Set tasks -
**a.** Answer these questions from the blog post about resumes:
(i) According to the IBM salesperson, what share of employers use technology to scan resumes?
(ii) What cost range does the post give for that technology?
(iii) What does the writer say to paste onto the last page of a resume?
**b.** Report each line of the records that contains the string "furthest", copying every such line in full.

Page text -
○ ○ ○ ○ ○

January 25, 2012

Resumes: Job hunting suicide

Filed under: Getting in the door, Job Search, Stuff I worry about

The Wall Street Journal reports that you’re screwed if you’re looking for a job, in Your Resume vs. Oblivion. A guy at IBM who sells the systems employers use to process incoming resumes says that 90% or more of employers use sophsticated technology (“which can cost from $5,000 to millions of dollars”) to scan resumes.

So the Journal offers lots of insider tips about “How to Beat the ‘Black Hole’.” (Ain’t it funny how derogatory even the insiders are about Resume Hell? The Journal cleans up on its own job board, which wants you to submit all the resumes and applications you possibly can.)

Chief among the tips:

  • Copy the keywords from the job posting right into your resume. That way, the scanners will pick them up and your resume will fly right through the drek into the hands of many excited personnel jockeys who are waiting to call you up!
  • Keep the formatting simple, to make it easier for the scanners to read your credentials!

If you’re going to play this game, I’ll give you the best tip of all:

Copy the entire friggin’ job posting and paste it right onto the last page of your resume. That way you can’t get screwed by the software because it’s all in there!

Of course, there’s another solution entirely, that will thwart both the machines and the “millions” of competitors you’re facing:

Don’t use a resume at all. Here’s how to write a resume that’s designed to be tossed in the trash when you’re done, and still get the job — without ever showing it to an employer.

○ ○ ○ ○ ○

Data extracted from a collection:
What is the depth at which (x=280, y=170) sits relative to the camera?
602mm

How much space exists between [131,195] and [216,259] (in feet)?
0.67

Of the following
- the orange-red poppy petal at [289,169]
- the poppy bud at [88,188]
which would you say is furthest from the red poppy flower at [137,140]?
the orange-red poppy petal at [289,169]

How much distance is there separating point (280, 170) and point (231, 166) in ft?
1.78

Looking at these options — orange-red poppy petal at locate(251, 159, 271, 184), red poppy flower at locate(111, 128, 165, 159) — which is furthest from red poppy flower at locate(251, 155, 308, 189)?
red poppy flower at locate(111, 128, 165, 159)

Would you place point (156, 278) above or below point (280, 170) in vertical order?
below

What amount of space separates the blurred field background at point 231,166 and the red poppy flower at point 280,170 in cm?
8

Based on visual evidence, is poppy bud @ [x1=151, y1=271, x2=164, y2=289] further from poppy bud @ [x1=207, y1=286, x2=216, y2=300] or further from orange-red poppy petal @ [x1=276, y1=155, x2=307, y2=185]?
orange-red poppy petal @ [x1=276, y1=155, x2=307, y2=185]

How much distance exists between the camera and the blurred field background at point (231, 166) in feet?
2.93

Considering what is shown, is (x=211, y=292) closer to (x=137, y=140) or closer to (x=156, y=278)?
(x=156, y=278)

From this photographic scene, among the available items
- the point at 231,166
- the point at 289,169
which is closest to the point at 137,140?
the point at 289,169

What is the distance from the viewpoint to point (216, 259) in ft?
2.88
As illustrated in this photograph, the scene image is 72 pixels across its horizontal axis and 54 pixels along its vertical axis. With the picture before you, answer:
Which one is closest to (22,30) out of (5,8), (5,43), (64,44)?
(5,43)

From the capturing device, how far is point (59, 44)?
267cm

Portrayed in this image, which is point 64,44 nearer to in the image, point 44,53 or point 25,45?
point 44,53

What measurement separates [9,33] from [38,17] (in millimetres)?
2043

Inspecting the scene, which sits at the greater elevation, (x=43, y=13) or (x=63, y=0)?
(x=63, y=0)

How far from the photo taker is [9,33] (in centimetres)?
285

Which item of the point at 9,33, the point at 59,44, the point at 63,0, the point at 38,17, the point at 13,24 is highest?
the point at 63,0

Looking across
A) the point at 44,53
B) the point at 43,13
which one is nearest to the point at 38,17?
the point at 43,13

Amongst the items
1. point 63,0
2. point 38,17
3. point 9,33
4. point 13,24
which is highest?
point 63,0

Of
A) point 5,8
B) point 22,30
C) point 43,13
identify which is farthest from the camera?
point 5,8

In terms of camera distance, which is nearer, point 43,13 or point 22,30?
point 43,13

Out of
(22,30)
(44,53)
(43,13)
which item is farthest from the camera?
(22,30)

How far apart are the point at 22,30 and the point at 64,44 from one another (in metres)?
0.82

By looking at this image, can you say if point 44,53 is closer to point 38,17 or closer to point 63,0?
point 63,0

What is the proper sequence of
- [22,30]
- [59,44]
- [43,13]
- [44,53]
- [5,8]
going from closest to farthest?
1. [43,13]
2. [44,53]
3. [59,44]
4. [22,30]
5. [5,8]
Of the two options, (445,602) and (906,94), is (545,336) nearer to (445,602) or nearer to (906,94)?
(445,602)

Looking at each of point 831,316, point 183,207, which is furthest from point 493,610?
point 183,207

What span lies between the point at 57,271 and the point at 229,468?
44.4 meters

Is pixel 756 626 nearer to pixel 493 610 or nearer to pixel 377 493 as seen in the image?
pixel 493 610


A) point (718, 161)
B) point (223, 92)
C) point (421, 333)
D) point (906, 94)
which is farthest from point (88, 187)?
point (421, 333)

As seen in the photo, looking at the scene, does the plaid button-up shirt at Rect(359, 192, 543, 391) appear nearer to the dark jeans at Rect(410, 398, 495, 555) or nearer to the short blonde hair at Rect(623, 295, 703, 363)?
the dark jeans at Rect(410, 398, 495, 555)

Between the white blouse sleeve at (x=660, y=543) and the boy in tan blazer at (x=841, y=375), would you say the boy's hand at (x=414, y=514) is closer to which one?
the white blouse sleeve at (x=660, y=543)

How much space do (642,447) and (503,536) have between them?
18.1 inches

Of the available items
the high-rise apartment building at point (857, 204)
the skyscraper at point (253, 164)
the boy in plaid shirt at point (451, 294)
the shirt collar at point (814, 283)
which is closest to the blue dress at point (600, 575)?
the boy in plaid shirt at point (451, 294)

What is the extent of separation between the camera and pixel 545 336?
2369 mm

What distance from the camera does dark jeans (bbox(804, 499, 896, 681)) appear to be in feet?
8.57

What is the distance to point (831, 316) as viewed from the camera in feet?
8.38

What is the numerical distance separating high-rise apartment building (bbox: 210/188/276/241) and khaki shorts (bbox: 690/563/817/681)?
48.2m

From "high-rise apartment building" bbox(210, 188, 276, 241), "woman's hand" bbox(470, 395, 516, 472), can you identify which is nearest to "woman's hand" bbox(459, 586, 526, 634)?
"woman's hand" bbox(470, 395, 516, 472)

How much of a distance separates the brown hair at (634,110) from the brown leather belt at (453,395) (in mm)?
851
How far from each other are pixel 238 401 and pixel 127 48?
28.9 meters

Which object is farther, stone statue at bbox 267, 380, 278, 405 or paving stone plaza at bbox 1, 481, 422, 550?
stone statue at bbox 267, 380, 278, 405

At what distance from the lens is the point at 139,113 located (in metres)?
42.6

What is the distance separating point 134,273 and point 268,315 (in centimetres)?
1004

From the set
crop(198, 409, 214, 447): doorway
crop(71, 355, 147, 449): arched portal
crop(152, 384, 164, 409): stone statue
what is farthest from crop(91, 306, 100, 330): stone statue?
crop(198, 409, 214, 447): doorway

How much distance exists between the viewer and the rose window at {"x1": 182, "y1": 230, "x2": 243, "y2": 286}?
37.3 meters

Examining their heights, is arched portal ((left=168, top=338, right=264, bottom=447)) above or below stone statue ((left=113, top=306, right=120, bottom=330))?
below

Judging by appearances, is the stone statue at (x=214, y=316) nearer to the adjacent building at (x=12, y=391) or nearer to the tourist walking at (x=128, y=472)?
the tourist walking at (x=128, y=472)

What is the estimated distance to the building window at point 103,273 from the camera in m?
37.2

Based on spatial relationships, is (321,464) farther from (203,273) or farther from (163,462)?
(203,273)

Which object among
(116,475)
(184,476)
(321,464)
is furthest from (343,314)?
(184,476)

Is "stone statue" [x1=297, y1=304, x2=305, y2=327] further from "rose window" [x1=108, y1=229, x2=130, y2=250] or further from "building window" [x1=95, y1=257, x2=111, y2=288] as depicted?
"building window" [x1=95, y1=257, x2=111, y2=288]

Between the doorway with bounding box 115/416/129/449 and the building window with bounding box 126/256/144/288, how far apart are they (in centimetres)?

○ ○ ○ ○ ○

Set of answers -
**a.**
(i) 90% or more.
(ii) From $5,000 to millions of dollars.
(iii) The entire job posting.

**b.**
which would you say is furthest from the red poppy flower at [137,140]?
Looking at these options — orange-red poppy petal at locate(251, 159, 271, 184), red poppy flower at locate(111, 128, 165, 159) — which is furthest from red poppy flower at locate(251, 155, 308, 189)?
Looking at each of point 831,316, point 183,207, which is furthest from point 493,610?
is furthest from (343,314)?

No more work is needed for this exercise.